It only takes one cold weather snap to cause serious crop damage.

Matthew Speck, Henry of Pelham winery: “Those buds are actually alive and they need to get through the cold winter months alive for there to be a crop next year.”

Henry of Pelham co-owner Matthew Speck says they used to have to guess when to run their wind machines, which help raise the temperature in the vineyard: “You’d guess that if you think it’s minus 20 you err on the side of caution and probably run at minus 16 so we would basically end up running our wind machines much more often than we needed.”

It can be an expensive estimate.
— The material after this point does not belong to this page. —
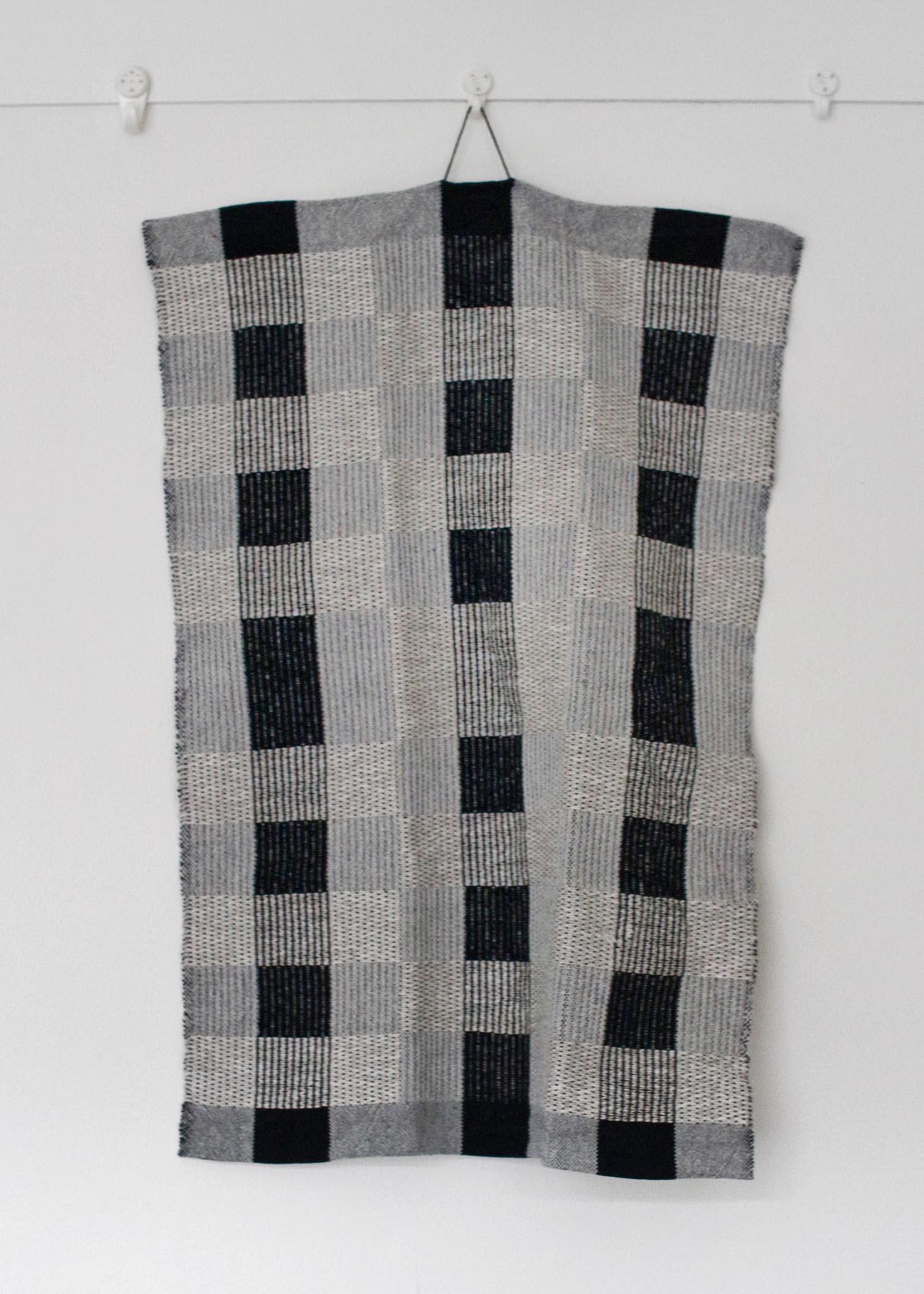 Handwoven Halvdräll Towels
Speck’s 12 wind machines run at about 40 to 50 dollars per hour each.

Speck: “When we’re in the lab we basically dissect the bud off and that’s the bud that we’re going to be testing for freeze intolerance.”

A Brock University program that takes vine samples during the colder months is helping growers eliminate that guesswork.

Senior viticulture scientist Jim Willwerth says a vines’ tolerance to cold changes throughout the season. Within 24 hours of testing samples in their lab, researchers are able to notify growers when their crops are in danger through an online site called “vine alert.”

Jim Willwerth: “We’ve been able to help save the industry from catastrophic losses that we had in 2003 and a lot of it has to do with the type of technology and the tools these growers have.”

The university estimates vine alert helped growers save as much as 2.3 million dollars in fuel costs alone last year.

There are social and environmental benefits to reducing running times as well. While it’s too windy to turn them on today, when operating each one of these machines is as noisy as a helicopter.

Brock is hoping to soon expand vine alert to other parts of the country.